News Briefs: Archives 2011 & Earlier

Education Department Warns Schools on Bullying

The Department of Education has notified schools and colleges that it intends to penalize systems that refuse to address pervasive problems with bullying that violate students’ civil rights protections. In addition, the Obama administration is planning a major multi-agency conference on bullying in January that will provide communities with ways to combat the problem.

The notice of federal expectations was issued in the form of a guidance letter written by Assistant Education Secretary for Civil Rights Russlyn Ali and sent to every to every U.S. public school district and more than 5,000 colleges and universities across the country, urging officials to be aware of civil rights laws that require schools to address bullying cases actively.

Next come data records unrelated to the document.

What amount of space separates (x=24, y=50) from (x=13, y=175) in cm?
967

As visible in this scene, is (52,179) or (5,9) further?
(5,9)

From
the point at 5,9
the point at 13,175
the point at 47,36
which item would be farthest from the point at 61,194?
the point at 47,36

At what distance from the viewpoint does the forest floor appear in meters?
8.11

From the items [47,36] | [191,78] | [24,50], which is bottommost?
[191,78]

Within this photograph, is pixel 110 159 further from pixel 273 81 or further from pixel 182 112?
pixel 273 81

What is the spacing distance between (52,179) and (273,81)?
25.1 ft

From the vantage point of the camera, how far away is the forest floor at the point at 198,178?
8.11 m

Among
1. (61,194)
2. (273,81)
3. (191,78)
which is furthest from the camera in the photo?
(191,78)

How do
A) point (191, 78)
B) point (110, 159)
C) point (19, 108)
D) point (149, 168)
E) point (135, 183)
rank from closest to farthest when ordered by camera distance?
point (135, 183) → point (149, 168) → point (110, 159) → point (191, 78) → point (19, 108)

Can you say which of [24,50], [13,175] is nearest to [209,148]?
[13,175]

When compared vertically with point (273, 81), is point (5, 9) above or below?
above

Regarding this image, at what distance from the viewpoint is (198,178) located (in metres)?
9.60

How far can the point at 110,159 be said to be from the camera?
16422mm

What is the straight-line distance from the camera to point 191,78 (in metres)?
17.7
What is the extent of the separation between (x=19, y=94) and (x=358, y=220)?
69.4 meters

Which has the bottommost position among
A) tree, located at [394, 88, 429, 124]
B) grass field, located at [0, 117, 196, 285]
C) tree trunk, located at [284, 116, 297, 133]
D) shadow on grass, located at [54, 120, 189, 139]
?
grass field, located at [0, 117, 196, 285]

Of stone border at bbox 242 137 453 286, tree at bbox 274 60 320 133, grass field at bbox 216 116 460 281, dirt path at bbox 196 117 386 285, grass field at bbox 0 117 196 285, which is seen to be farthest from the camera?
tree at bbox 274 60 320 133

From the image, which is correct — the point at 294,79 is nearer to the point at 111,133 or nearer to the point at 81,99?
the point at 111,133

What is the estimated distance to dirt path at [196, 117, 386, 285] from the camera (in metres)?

The letter specifically draws a connection between harassment of gay students and gender-based harassment – defined as action that either reinforces gender stereotypes or singles out individuals who may not conform to them – and states that students who experience this type of bullying are legally defended under Title IX of the Education Amendments of 1972, which prohibits sex discrimination in education programs that receive federal assistance.

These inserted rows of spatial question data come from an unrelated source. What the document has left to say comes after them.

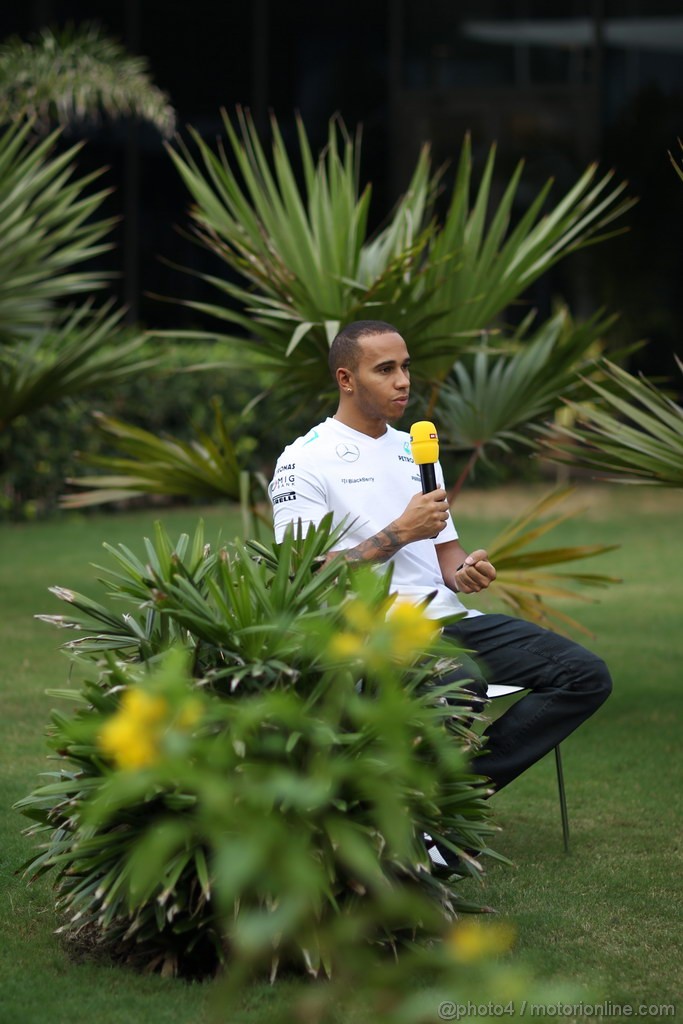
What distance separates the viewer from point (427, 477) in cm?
404

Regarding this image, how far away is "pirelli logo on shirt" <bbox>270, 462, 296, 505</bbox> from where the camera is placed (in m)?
4.21

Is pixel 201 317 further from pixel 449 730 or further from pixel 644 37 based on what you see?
pixel 449 730

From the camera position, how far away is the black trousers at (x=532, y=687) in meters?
4.28

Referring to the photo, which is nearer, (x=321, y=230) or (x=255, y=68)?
(x=321, y=230)

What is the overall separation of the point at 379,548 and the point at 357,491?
0.33 meters

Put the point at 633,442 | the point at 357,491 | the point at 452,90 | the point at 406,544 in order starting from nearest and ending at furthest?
the point at 406,544, the point at 357,491, the point at 633,442, the point at 452,90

White House Domestic Policy Council Director Melody Barnes said the letter is the Education Department’s first comprehensive effort to define harassment of gay students.

“We’re going to really challenge places that have their heads in the sand and aren’t displaying the courage to move ahead in the right direction,” said Education Secretary Arne Duncan.

Duncan said state-to-state discrepancies in laws on harassment are one reason the letter is important. By clarifying the ways existing federal law applies to all districts and higher education institutions, the department aims to raise awareness of the issue across the country. Though some states have worked to strengthen anti-bullying policies, others remain limited in their acknowledgement of what Duncan described as a problem that can leave students feeling powerless to defend themselves.

Federal efforts to increase awareness of bullying come at a time when national attention has become focused on the violent side of harassment. Half of all students said they have bullied someone in the past year, according to a study of high school students conducted this year by the Josephson Institute Center for Youth Ethics, and 47 percent said they have been bullied in a way that seriously upset them. One in four students who were surveyed said that they do not feel safe at school.

For gay teens and young adults, recent news indicates the problem is even worse. Five gay students have committed suicide in a little over a month. One of those suicides, by a 15-year-old Indiana boy, sparked an impromptu online campaign called “It Gets Better.” The campaign started with a YouTube message from media columnist Dan Savage and has grown to include messages from President Barack Obama and Secretary of State Hillary Clinton.  (See story, page 12).

The letter provides five hypothetical examples of situations in which students were harassed due to race, color or national origin, gender, or disability. Those groups, Ali said, are specifically protected by three pieces of federal legislation: Title VI of the Civil Rights Act of 1964, Title IX of the Education Amendments of 1972, and Title II of the Americans with Disabilities Act of 1990.

Discrimination and harassment based on sexual orientation are not covered specifically by any of those laws. But the department believes that Title IX includes protections that can and should be used to police most bullying of gay youths.

“Although Title IX does not prohibit discrimination based solely on sexual orientation,” Ali said, “Title IX does protect all students, including [LGBT] students, from sex discrimination.”

But the guidance interprets Title IX to mean that discrimination exists if “students are harassed either for exhibiting what is perceived as a stereotypical characteristic for their sex, or failing to conform to stereotypical notions of masculinity and femininity.”

The guidance urges schools to use those standards to protect their gay students.